A Matrix is a table where rows are sources and columns are extraction prompts. When you click Extract, the engine fills every empty or stale cell by sending a tightly scoped prompt to a local LLM and getting back structured JSON.
One cell at a time.
Matrix extraction is built around a simple promise: every cell value is grounded in a verbatim quote from a real page of the cited paper. To deliver that, the engine sequences each cell carefully — local retrieval, schema-enforced LLM call, robust parsing — and isolates failures so one bad cell never kills the run.
Step by step.
- 1
Queue build
The view model walks every
(source × column)pair and queues a cell if:- the cell is empty, or
- it has an error from the previous run, or
- the column's prompt has changed since the cell was last extracted (detected via a stored prompt hash).
- 2
Sequential per-cell run
Cells run one at a time, not in parallel. This keeps memory pressure on the local LLM low and lets you watch the matrix fill in row by row.
- 3
Model resolution
For each cell, the engine resolves which local Gemma 4 variant to use:
- First checks for a per-feature override (set in AI Settings → Per-feature Model → Matrix).
- Falls back to the global default model.
- Falls back to the first installed model if neither is set.
This lets you pair a smaller Gemma variant with Matrix (faster extraction across many cells) and a larger one with Evidence Scan (more careful reasoning on individual claims) — all on the same machine, all local.
- 4
Source-scoped retrieval
The semantic search service is asked for the top 15 chunks from this source that match the column's prompt. This is the critical design choice: retrieval is per-source, not project-wide. Without it the LLM would frequently see chunks from the wrong paper.
- 5
Prompt construction
The engine builds two prompts:
- A system prompt that mandates verbatim quotes, 1-indexed page numbers, and explicit "N/A" (with confidence 0) when the source does not contain the answer.

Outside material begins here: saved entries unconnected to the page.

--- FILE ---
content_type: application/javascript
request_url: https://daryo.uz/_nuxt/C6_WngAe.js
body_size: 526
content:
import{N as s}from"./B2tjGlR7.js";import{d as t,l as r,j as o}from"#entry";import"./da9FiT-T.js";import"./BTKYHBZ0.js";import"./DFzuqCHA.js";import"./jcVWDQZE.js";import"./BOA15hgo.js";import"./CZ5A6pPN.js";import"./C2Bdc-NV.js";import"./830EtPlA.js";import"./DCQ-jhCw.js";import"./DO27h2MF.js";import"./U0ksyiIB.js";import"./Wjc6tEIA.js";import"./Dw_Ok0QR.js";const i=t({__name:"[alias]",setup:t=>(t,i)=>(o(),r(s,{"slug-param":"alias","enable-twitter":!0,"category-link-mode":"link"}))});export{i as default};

- A user prompt with the paper's citation header, the column name + instruction, an output-type hint (text, number, list), and the 15 retrieved excerpts numbered with their page labels.
- 6
JSON-schema-enforced call
The local LLM is invoked via the bundled
llama-clibinary with:--temp 0.1 # near-deterministic output -n 800 # token budget -c 16384 # context window --json-schema # value, source_quote, source_page, confidence
A 300-second watchdog terminates hung processes.
- 7
Robust JSON parsing
llama-cliappends chat-template tokens after the JSON body, so the engine walks the output character by character tracking brace depth and string state to slice out the first balanced JSON object. This survives most output quirks. - 8
Cell merge
The parsed result is written back as a
MatrixCellwith the value, confidence, anchor (source quote + page index), model ID, prompt hash, and extraction timestamp. The cell is double-guarded so a user edit that came in mid-run cannot be overwritten. - 9
Per-cell failure isolation
If one cell fails — timeout, malformed JSON, retrieval miss — only that cell shows an error indicator. The remaining cells continue. Cancel from the toolbar to stop the run mid-queue.
Presets.
The Add Column menu ships with curated presets. Each is just a name + prompt + output type — you can edit them or write your own.
| Preset | What it asks for |
|---|---|
| Summary | Brief overall summary of the paper |
| Sample size | Number of participants or observations |
| Methodology | Study design, approach, instruments |
| Findings | Main quantitative or qualitative results |
| Limitations | Author-stated limitations or caveats |
| Theoretical framework | Underlying theory the paper builds on |
| Data source | Datasets, archives, or collection sites used |
What you get back.
Per cell:
- A short extracted value (the cell's display text).
- A verbatim source quote.
- A page number (1-indexed in the UI, 0-indexed internally on the anchor).
- A confidence score 0–1.
Clicking a cell opens a detail modal with the quote rendered as a blockquote — and the anchor lets you jump straight to that page in the Reading Studio.